Example DAG — nightly pipeline execution order

The graph is validated for cycles at definition time — if you introduce a circular dependency, Datavor rejects it before it ever runs. Failed jobs back off exponentially: 1m → 2m → 4m → 8m, with full visibility in cdc_status and the sync dashboard.

Upgrading to v2.5

One command. No config changes. Your existing connections, scheduled jobs, and Context Engine knowledge are preserved.

bash

        npm install -g datavor

        # Verify

        datavor --version

        > 2.5.0 · 45 tools · 5 engines

For CDC specifically, PostgreSQL requires wal_level = logical set in your database config.

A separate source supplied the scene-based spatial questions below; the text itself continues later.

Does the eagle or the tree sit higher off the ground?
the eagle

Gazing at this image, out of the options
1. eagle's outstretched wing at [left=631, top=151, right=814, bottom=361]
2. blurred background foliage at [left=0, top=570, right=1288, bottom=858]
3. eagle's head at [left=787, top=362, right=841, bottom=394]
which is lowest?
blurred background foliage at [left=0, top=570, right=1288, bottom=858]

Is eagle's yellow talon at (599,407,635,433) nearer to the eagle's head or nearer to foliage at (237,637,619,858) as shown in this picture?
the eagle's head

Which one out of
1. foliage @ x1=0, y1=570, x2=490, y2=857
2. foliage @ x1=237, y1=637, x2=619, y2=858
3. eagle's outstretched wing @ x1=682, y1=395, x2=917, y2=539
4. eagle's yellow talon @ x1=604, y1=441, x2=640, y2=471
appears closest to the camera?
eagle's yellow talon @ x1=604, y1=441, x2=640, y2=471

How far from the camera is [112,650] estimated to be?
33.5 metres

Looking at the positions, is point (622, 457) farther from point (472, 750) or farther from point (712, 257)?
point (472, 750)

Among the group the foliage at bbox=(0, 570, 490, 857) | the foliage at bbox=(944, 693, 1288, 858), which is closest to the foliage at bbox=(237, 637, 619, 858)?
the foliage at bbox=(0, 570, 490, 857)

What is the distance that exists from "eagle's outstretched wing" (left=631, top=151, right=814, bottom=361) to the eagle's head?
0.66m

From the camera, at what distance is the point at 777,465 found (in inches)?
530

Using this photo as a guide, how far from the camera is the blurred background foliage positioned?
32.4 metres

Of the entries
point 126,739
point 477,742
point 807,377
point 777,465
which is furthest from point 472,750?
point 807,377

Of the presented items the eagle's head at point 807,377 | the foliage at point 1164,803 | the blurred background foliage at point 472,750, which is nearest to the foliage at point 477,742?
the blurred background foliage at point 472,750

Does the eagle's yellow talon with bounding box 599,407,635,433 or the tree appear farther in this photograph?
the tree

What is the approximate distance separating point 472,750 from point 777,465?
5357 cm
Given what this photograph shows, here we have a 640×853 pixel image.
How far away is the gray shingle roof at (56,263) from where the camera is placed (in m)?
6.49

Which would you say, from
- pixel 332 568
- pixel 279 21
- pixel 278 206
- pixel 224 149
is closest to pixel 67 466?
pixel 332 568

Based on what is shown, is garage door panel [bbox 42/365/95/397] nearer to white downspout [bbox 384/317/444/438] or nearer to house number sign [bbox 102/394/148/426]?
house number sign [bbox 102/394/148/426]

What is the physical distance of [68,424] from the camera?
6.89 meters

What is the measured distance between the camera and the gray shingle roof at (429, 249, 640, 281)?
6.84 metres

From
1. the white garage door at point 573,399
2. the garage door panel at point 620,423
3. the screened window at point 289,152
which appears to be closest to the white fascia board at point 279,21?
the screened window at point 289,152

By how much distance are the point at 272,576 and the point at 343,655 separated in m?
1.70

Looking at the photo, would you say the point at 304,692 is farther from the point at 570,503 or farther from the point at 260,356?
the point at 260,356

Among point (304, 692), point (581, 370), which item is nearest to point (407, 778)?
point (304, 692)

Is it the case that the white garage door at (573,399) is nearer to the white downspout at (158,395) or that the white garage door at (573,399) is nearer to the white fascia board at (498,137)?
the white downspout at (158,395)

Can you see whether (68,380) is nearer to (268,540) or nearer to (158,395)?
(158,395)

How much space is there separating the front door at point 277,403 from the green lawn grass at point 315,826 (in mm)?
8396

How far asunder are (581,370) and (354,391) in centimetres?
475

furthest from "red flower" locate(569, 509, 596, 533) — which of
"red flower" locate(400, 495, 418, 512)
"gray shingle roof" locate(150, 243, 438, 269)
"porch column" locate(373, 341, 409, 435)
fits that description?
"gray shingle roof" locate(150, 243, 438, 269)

MySQL requires binlog_format = ROW. Datavor's start_cdc tool checks both prerequisites and tells you exactly what to change if they're missing.

What's coming in v3.0

The next milestone brings a local visual web dashboard at localhost:3000 — a full-screen view of your pipelines, DAG graphs, sync history, and suggestion feed, without needing Claude Desktop open. We're also planning dbt integration and expanded connectors including MongoDB and BigQuery.

For now: 45 tools, five engines, real-time CDC, fault-tolerant sync, self-healing recipes, and a scheduler that understands your dependencies. All free. All local. All yours.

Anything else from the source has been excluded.